** Excerpt **
Vocal estrangement is a particular interest of PAN's roster of artists. On Fake Synthetic Music, Stine Janvin
uses her voice plus echo and “spatial distribution” to, as she has said, “explore how I could
vocalise in a way that would combine architectural sound with dance floor
sequences.” Drawing oblique inspiration from the formulaic ecstasies of
chartpop and trance, she experiments with “sonic and optical illusions,
otoacoustic emissions and minimal melodic sequences”. Less the product of abstractifying technology than of unusual technique, Janvin's PAN labelmate Eartheater deploys her breathy whisper in songs that address “alternate
realities strung in the vastness of infinity, the isometrisity of time and
space, the ambiguity of words, moral surreality, the evolution of sexuality in
a digital age.”

** Data extract **
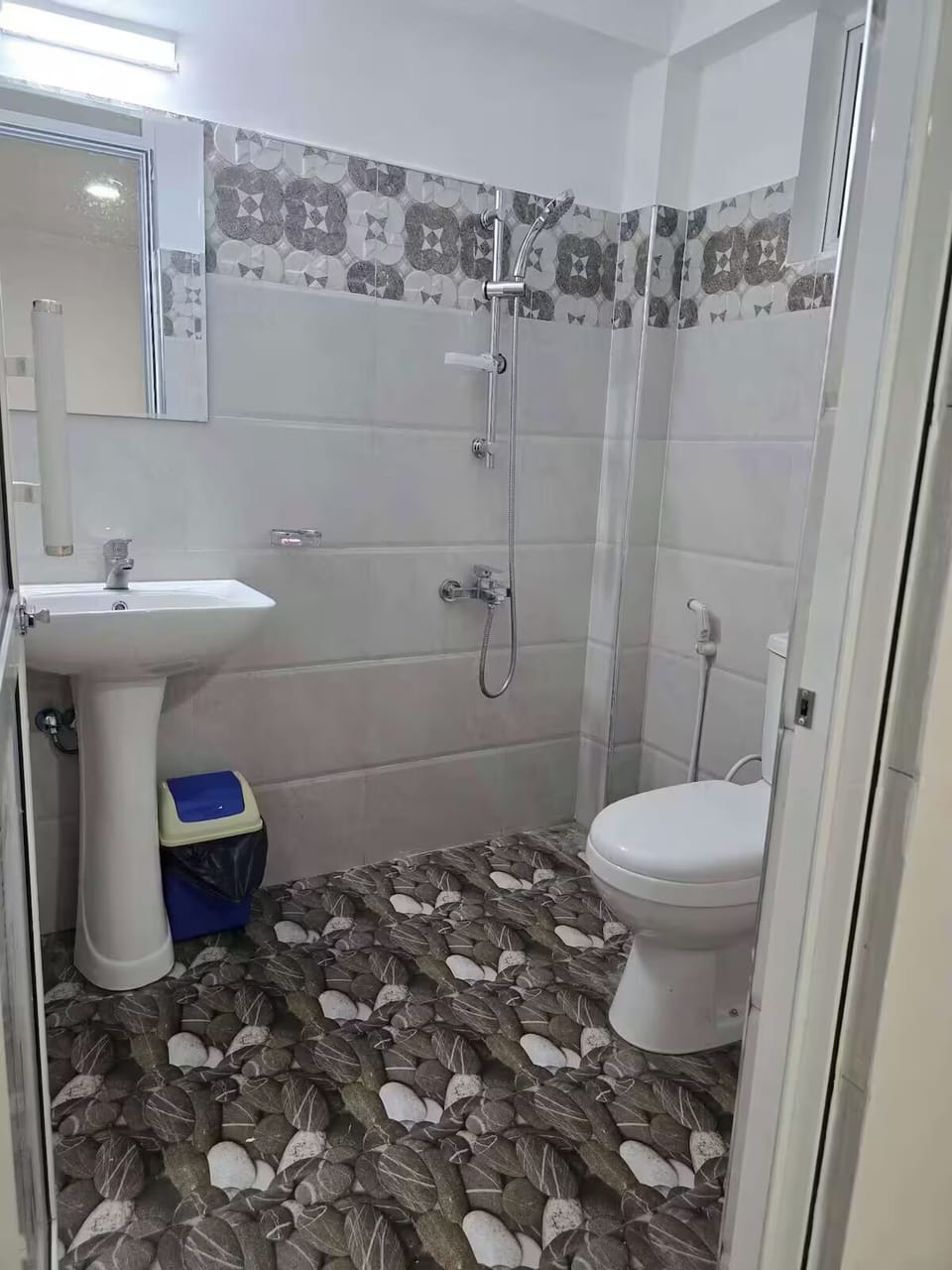 Shower, rainfall showerhead, towels, soap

** Exercise brief **
Copy out, word for word and in full, the passage above about vocal estrangement among PAN's artists.

** Solved problem **
Vocal estrangement is a particular interest of PAN's roster of artists. On Fake Synthetic Music, Stine Janvin
uses her voice plus echo and “spatial distribution” to, as she has said, “explore how I could
vocalise in a way that would combine architectural sound with dance floor
sequences.” Drawing oblique inspiration from the formulaic ecstasies of
chartpop and trance, she experiments with “sonic and optical illusions,
otoacoustic emissions and minimal melodic sequences”. Less the product of abstractifying technology than of unusual technique, Janvin's PAN labelmate Eartheater deploys her breathy whisper in songs that address “alternate
realities strung in the vastness of infinity, the isometrisity of time and
space, the ambiguity of words, moral surreality, the evolution of sexuality in
a digital age.”